Dataset excerpts:
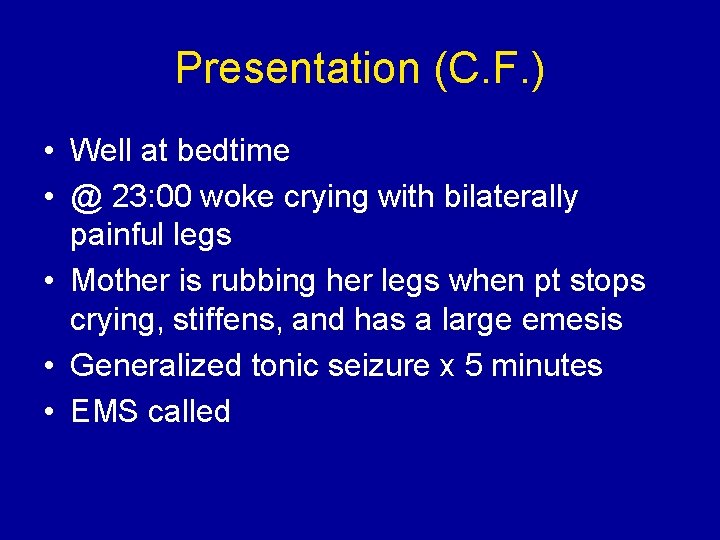 Presentation (C.F.)

• Well at bedtime
• @ 23:00 woke crying with bilaterally painful legs
• Mother is rubbing her legs when pt stops crying, stiffens, and has a large emesis
• Generalized tonic seizure x 5 minutes
• EMS called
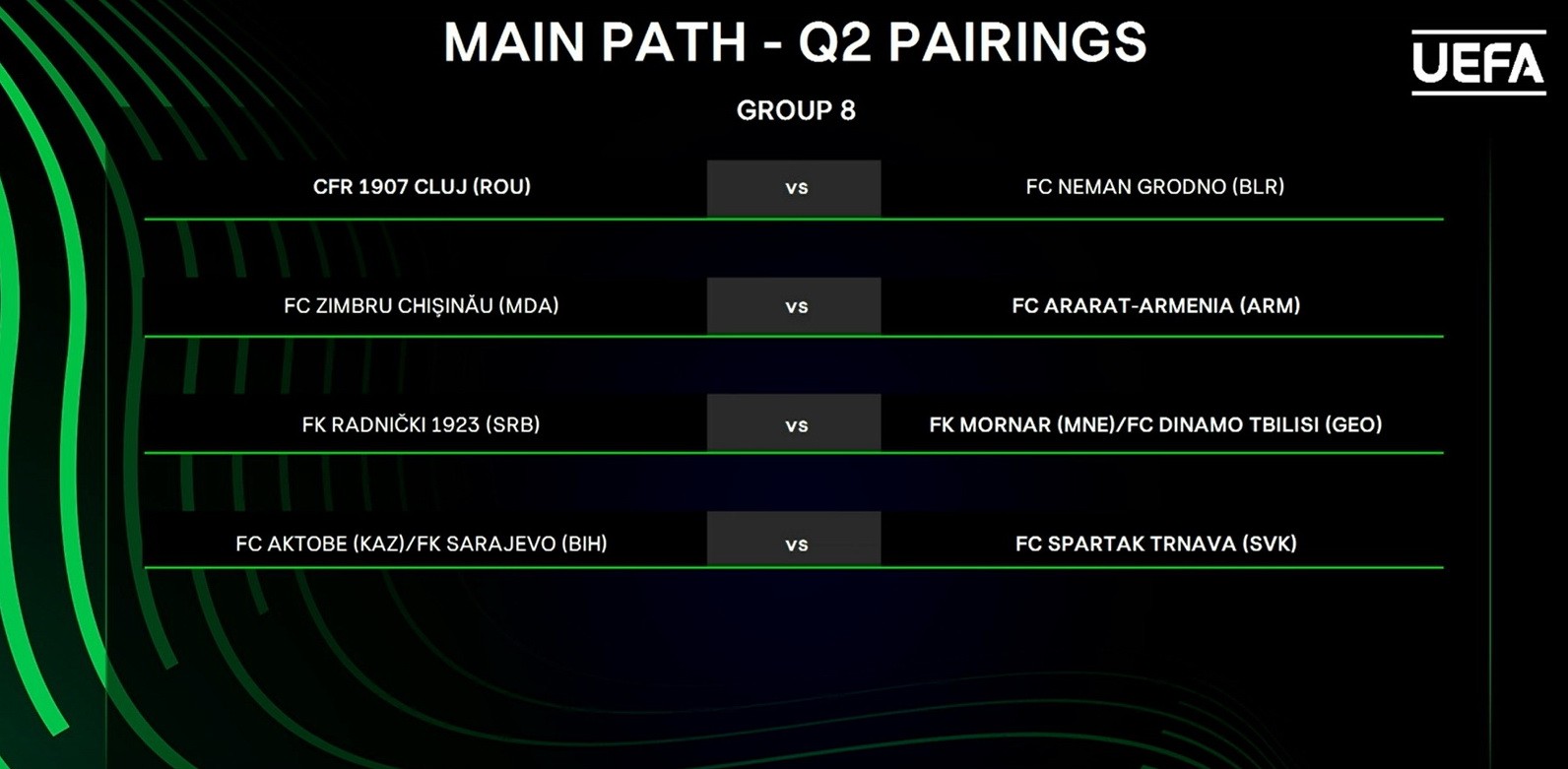 MAIN PATH - Q2 PAIRINGS

UEFA

GROUP 8

CFR 1907 CLUJ (ROU) vs FC NEMAN GRODNO (BLR)

FC ZIMBRU CHIȘINĂU (MDA) vs FC ARARAT-ARMENIA (ARM)

FK RADNIČKI 1923 (SRB) vs FK MORNAR (MNE)/FC DINAMO TBILISI (GEO)

FC AKTOBE (KAZ)/FK SARAJEVO (BIH) vs FC SPARTAK TRNAVA (SVK)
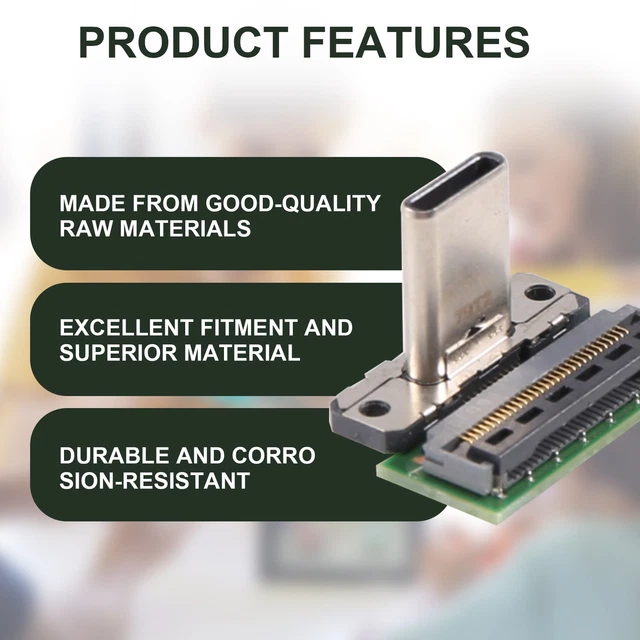 PRODUCT FEATURES

MADE FROM GOOD-QUALITY RAW MATERIALS

EXCELLENT FITMENT AND SUPERIOR MATERIAL

DURABLE AND CORRO SION-RESISTANT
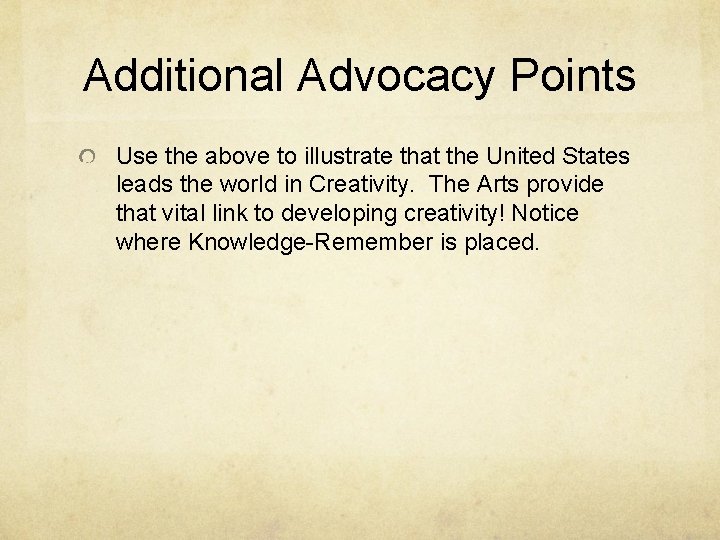 Additional Advocacy Points

Use the above to illustrate that the United States leads the world in Creativity. The Arts provide that vital link to developing creativity! Notice where Knowledge-Remember is placed.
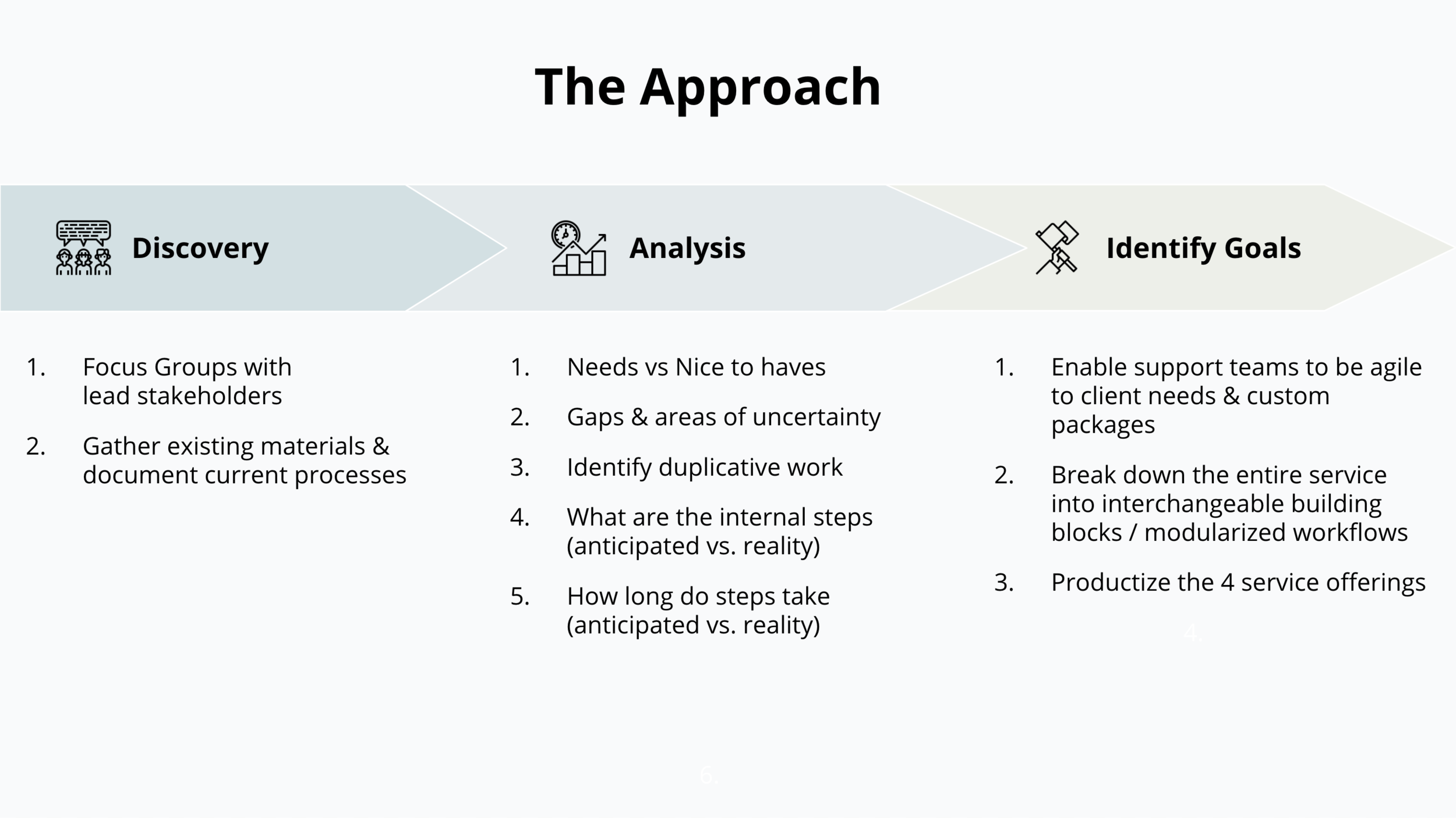 The Approach

Discovery

1. Focus Groups with lead stakeholders

2. Gather existing materials & document current processes

Analysis

1. Needs vs Nice to haves

2. Gaps & areas of uncertainty

3. Identify duplicative work

4. What are the internal steps (anticipated vs. reality)

5. How long do steps take (anticipated vs. reality)

6.

Identify Goals

1. Enable support teams to be agile to client needs & custom packages

2. Break down the entire service into interchangeable building blocks / modularized workflows

3. Productize the 4 service offerings

4.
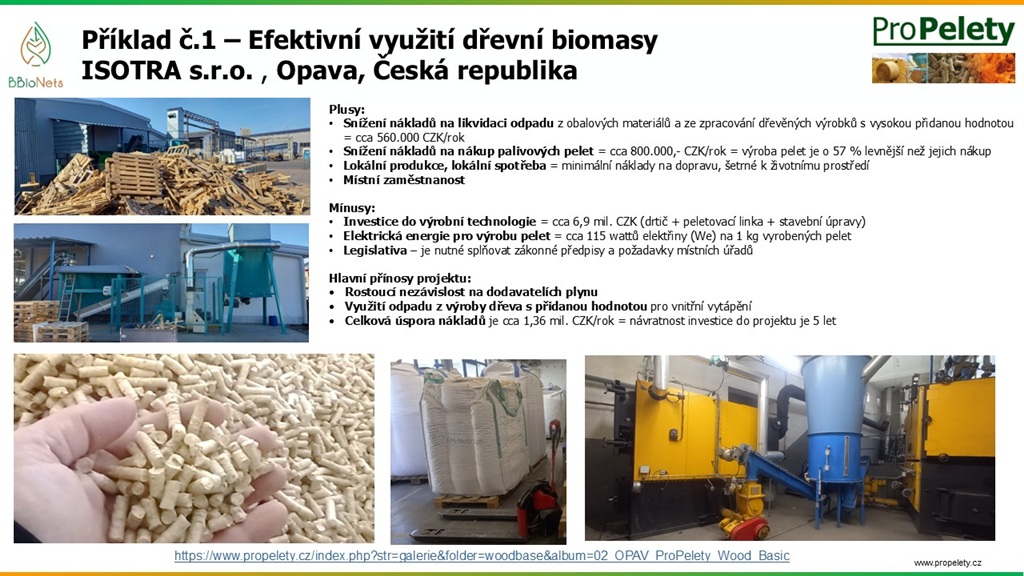 BBioNets

Příklad č.1 – Efektivní využití dřevní biomasy
ISOTRA s.r.o. , Opava, Česká republika

ProPelety

Plusy:
• Snížení nákladů na likvidaci odpadu z obalových materiálů a ze zpracování dřevěných výrobků s vysokou přidanou hodnotou = cca 560.000 CZK/rok
• Snížení nákladů na nákup palivových pelet = cca 800.000,- CZK/rok = výroba pelet je o 57 % levnější než jejich nákup
• Lokální produkce, lokální spotřeba = minimální náklady na dopravu, šetrné k životnímu prostředí
• Místní zaměstnanost

Mínusy:
• Investice do výrobní technologie = cca 6,9 mil. CZK (drtič + peletovací linka + stavební úpravy)
• Elektrická energie pro výrobu pelet = cca 115 wattů elektřiny (We) na 1 kg vyrobených pelet
• Legislativa – je nutné splňovat zákonné předpisy a požadavky místních úřadů

Hlavní přínosy projektu:
• Rostoucí nezávislost na dodavatelích plynu
• Využití odpadu z výroby dřeva s přidanou hodnotou pro vnitřní vytápění
• Celková úspora nákladů je cca 1,36 mil. CZK/rok = návratnost investice do projektu je 5 let

https://www.propelety.cz/index.php?str=galerie&folder=woodbase&album=02_OPAV_ProPelety_Wood_Basic

www.propelety.cz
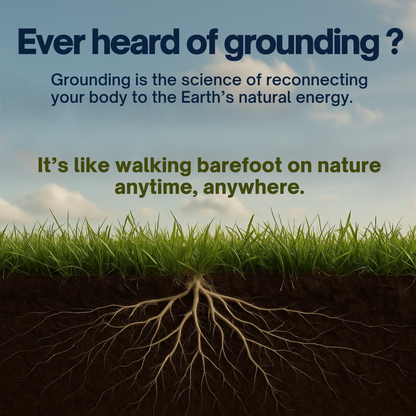 Ever heard of grounding ?

Grounding is the science of reconnecting your body to the Earth’s natural energy.

It’s like walking barefoot on nature anytime, anywhere.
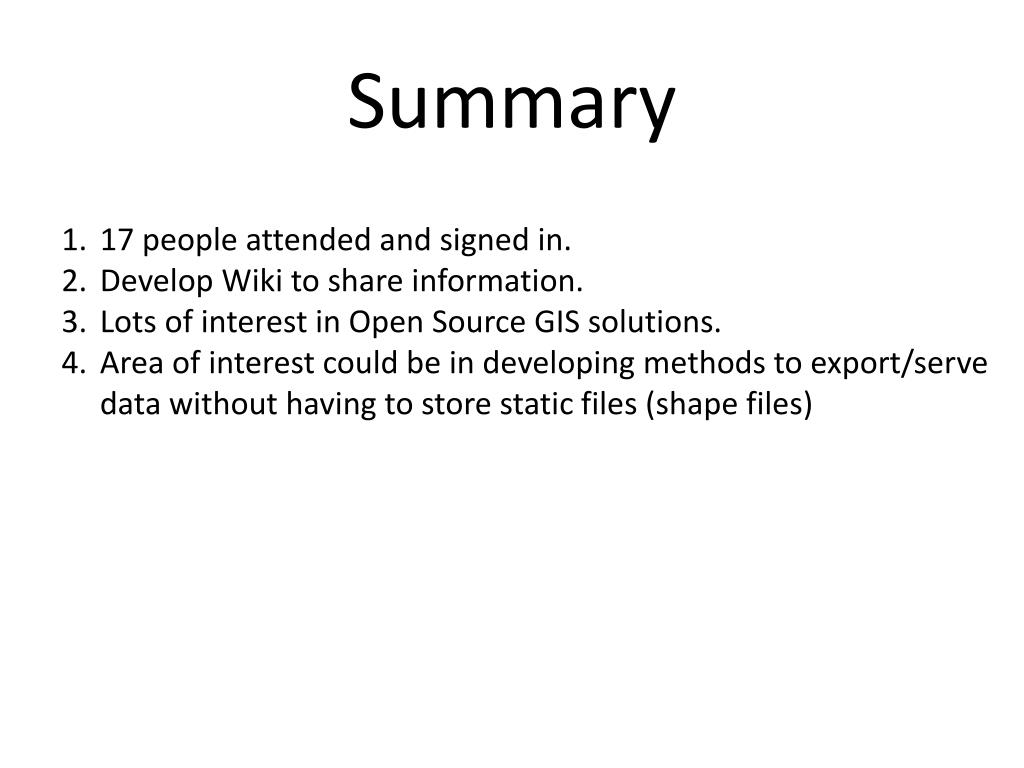 Summary

1. 17 people attended and signed in.
2. Develop Wiki to share information.
3. Lots of interest in Open Source GIS solutions.
4. Area of interest could be in developing methods to export/serve data without having to store static files (shape files)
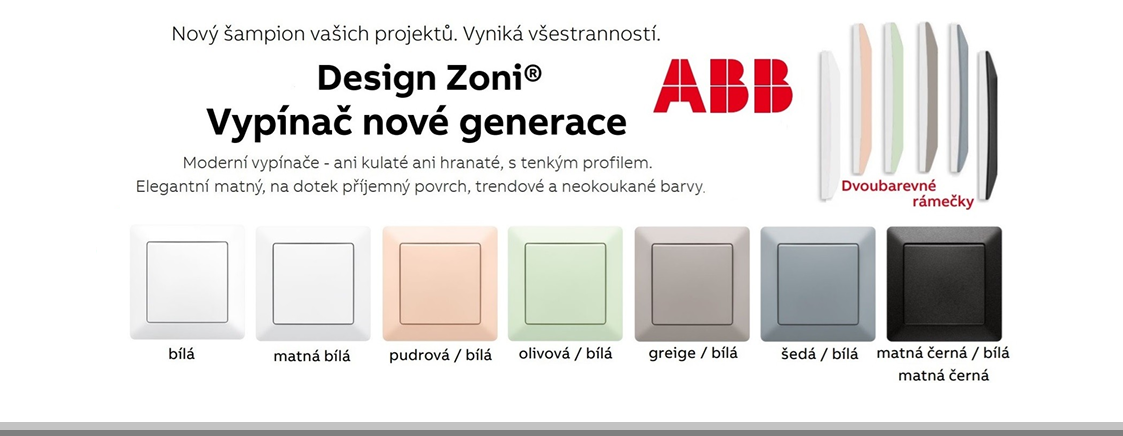 Nový šampion vašich projektů. Vyniká všestranností.

Design Zoni®
Vypínač nové generace

ABB

Moderní vypínače - ani kulaté ani hranaté, s tenkým profilem.
Elegantní matný, na dotek příjemný povrch, trendové a neokoukané barvy.

Dvoubarevné rámečky

bílá

matná bílá

pudrová / bílá

olivová / bílá

greige / bílá

šedá / bílá

matná černá / bílá
matná černá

About this exercise:
Every line in the data that holds the string "steps" should be copied.

Answer to the problem:
4. What are the internal steps (anticipated vs. reality)
5. How long do steps take (anticipated vs. reality)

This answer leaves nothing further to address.